[ENUNCIADO] Indica si cada una de las siguientes afirmaciones coincide con el fragmento sobre el arte de escribir. Responde sí o no y cita literalmente las palabras del fragmento que lo deciden. 1. Los autores de segunda fila se esfuerzan por reinventar el mundo. 2. El verdadero escritor dispone de valores predeterminados. 3. En la cumbre, el artista maestro se encuentra con el lector.

[FRAGMENTO DE TEXTO]
--------------------------------------------------
El tiempo y el espacio, el color de las estaciones, el movimiento de los músculos y de la mente, todas estas cosas no son, para los escritores de genio (por lo que podemos suponer, y confío en que suponemos bien), nociones tradicionales que pueden sacarse de la biblioteca circulante de las verdades públicas, sino una serie de sorpresas extraordinarias que los artistas maestros han aprendido a expresar a su manera personaL La ornamentación del lugar común incumbe a los autores de segunda fila; éstos no se molestan en reinventar el mundo; sólo tratan de sacarle el jugo lo mejor que pueden a un determinado orden de cosas, a los modelos tradicionales de la novelística. Las diversas combinaciones que un autor de segunda fila es capaz de producir dentro de estos límites fijos pueden ser bastante divertidas, pese a su carácter efímero, porque a los lectores de segunda les gusta reconocer sus propias ideas vestidas con un disfraz agradable. Pero el verdadero escritor, el hombre que hace girar planetas, que modela a un hombre dormido y manipula ansioso la costilla del durmiente, esa clase de autor no tiene a su disposición ningún valor predeterminado: debe crearlos él. El arte de escribir es una actividad futil si no supone ante todo el arte de ver el mundo como el sustrato potencial de la ficción. Puede que la materia de este mundo sea bastante real (dentro de las limitaciones de la realidad), pero no existe en absoluto como un todo fijo y aceptado: es el caos; y a este caos le dice el autor: «¡Anda !», dejando que el mundo vibre y se funda. Entonces, los átomos de este mundo, y no sus partes visibles y superficiales, entran en nuevas combinaciones. El escritor es el primero en trazar su mapa y- poner nombre a los objetos naturales que contiene. Estas bayas son comestibles. Ese bicho moteado que se ha cruzado veloz en mi camino se puede domesticar. Aquel lago entre los árboles se llamará Lago de Opalo o, más artísticamente, Lago Aguasucia. Esa bruma es una montaña... y aquella montaña tiene que ser conquistada. El artista maestro asciende por una ladera sin caminos trazados; y una vez arriba, en la cumbre batida por el viento, ¿con quién diréis que se encuentra? Con el lector jadeante y feliz. Y allí, con un gesto espontáneo, se abrazan y, si el libro es eterno, se unen eternamente.
--------------------------------------------------
[DATOS DISPONIBLES]
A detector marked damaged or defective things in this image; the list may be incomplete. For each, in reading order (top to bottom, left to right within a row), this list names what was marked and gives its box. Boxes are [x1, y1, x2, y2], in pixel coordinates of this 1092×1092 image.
--------------------------------------------------
[RESPUESTA CORRECTA]
1. No: «éstos no se molestan en reinventar el mundo».
2. No: «esa clase de autor no tiene a su disposición ningún valor predeterminado: debe crearlos él».
3. Sí: «Con el lector jadeante y feliz».